• Auszug

Abb.8  zeigt den fehlerhaften Griff, an dem man sich die Mittelhandknochen verletzen und die Peitsche zerbrechen kann. Bezüglich der Lackierung sei noch erwähnt, dass die Deichsel ganz in der Farbe der Räder und des Langbaumes gehalten wird. Alle freiliegenden Eisenteile sind schwarz bis auf die Federn und die Griffe mit ihren Schienen am Fußbrett. die die Farbe des Untergestells haben. Schraubenköpfe und Bänder um Langbaum. Achsen usw., also alle nicht freiliegende Eisenteile in der betreffenden Farbe. Die beste und einfachste Bremse ist die nach hinten zu ziehende Hebelbremse, der Griff wie der einer Feile. Die unsicheren kleinen Zähne, wie sie bei Druckbremsen sind, fallen hierbei fort. ( Abb.9)

 

 

 

 

 

 

 

 

 

Die Zugbremse hat drei Vorteile vor der Druckbremse. Sie lässt erstens beim Auf- und Absteigen den Weg frei, zweitens je stärker der Fahrer bremst, desto weiter neigt sich sein Oberkörper zurück, wodurch "gleichzeitig die Leinen verkürzt werden, drittens geht einmal Not an Mann, so kann der Gast »an der Bremse«, d. h. der hinter dem Fahrer sitzende, sehr gut helfen, was bei der Druckbremse ausgeschlossen ist. Der Bremshebel kann bei richtig gearbeiteten Zähnen ganz leicht an diesem anliegen, die Handhabung ist dann sehr bequem und doch absolut sicher, auch fällt das abscheuliche Geräusch, wie es bei einem stark an gepressten Hebel nicht zu vermeiden ist, weg.  

 

 

 

 

 

 

Abb. 11 zeigt, warum der Radschuh, wo rechts gefahren wird, rechts hängen muss; auf der Zeichnung sieht man, wie die Kette den Hinterwagen auf der rechts abschüssigen Straßenseite zum Graben hinzieht. Der Stockkorb wird links an der vorletzten Bank befestigt, das Hornfutteral daneben, wenn der Groom der Bläser ist," andernfalls an der gleichen Stelle der rechten Seite für den ersten Kutscher. Es gibt Leute, die nur an der linken Seite der Lippen das Horn blasen können, trifft das beim ersten Kutscher zu, so wird man ihn gegen die Regel, um ihm das schwierige Blasen nicht noch zu erschweren, links sitzen lassen. Gute Schirme werden durch die Reibung am Geflecht des Korbes nicht besser, sie liegen vorteilhafter in der Coach unter den Laternen bei der zusammengelegten Reservepeitsche. (Abb.12)

 

 

 

 

 

 

 

Man lässt die hölzernen Läden meistens herunter und schließt die Glasfenster, wenn ein Herr oder eine Dame fährt, die Amerikaner machen daraus eine Wichtigkeit; auf den Meets der beiden Londoner Klubs sah ich, dass sie keine Regel daraus machen. Fußbremsen, wie man sie außer der Handhebelbremse bei Public-Coaches in England sieht, sind nur im Sommer brauchbar, wenn man keine dicke Decke oder Fußsack benutzt; man sollte sich nicht damit verwöhnen, jeder, der das tut, ist unsicher, ja hilflos, soll er einmal eine andere Coach fahren.

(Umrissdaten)
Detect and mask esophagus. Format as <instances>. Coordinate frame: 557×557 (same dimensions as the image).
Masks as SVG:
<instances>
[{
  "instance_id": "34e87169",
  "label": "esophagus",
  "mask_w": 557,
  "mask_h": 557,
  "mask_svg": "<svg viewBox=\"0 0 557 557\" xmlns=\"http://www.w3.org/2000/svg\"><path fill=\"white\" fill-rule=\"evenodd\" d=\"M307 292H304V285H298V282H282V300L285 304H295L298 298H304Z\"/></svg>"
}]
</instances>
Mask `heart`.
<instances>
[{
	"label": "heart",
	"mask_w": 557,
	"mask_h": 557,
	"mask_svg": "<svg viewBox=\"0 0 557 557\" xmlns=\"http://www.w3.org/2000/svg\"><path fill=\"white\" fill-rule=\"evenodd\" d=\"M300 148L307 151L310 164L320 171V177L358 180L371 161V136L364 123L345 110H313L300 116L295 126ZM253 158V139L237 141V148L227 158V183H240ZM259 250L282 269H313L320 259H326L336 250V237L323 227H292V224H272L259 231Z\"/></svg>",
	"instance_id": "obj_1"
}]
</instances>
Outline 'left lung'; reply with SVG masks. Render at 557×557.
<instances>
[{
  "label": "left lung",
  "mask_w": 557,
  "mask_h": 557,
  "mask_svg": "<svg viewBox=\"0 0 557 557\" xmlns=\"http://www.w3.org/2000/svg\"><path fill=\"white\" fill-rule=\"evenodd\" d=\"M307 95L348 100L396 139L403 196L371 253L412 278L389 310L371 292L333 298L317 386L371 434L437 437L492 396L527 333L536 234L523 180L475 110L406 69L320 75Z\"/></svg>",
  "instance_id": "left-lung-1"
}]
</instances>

* * *

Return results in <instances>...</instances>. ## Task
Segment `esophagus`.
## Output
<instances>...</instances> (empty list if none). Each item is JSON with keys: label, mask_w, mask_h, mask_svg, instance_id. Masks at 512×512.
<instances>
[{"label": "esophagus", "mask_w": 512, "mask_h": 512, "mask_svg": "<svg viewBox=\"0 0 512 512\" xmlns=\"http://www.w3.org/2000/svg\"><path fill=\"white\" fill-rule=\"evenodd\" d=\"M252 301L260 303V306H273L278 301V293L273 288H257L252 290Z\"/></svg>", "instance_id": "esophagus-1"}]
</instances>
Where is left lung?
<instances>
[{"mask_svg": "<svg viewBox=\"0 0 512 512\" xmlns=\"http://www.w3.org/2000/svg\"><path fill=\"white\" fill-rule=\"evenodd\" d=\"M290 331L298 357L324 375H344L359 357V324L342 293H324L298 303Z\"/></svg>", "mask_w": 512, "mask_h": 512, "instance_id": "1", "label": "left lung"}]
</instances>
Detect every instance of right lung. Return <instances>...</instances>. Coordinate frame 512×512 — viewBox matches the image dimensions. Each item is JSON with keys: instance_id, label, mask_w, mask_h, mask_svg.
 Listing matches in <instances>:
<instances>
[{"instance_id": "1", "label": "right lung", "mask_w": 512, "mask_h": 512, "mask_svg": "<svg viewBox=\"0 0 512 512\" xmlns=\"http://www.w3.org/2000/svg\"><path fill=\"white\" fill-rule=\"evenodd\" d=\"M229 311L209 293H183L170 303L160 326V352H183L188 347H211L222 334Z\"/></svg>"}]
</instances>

• Deine Aufgabe
Liste die drei Vorteile auf, die der Auszug über das Coach-Fahren der Zugbremse gegenüber der Druckbremse zuschreibt.

• Antwort unten
- Sie lässt beim Auf- und Absteigen den Weg frei.
- Je stärker der Fahrer bremst, desto weiter neigt sich sein Oberkörper zurück, wodurch gleichzeitig die Leinen verkürzt werden.
- Im Notfall kann der Gast hinter dem Fahrer gut an der Bremse helfen, was bei der Druckbremse ausgeschlossen ist.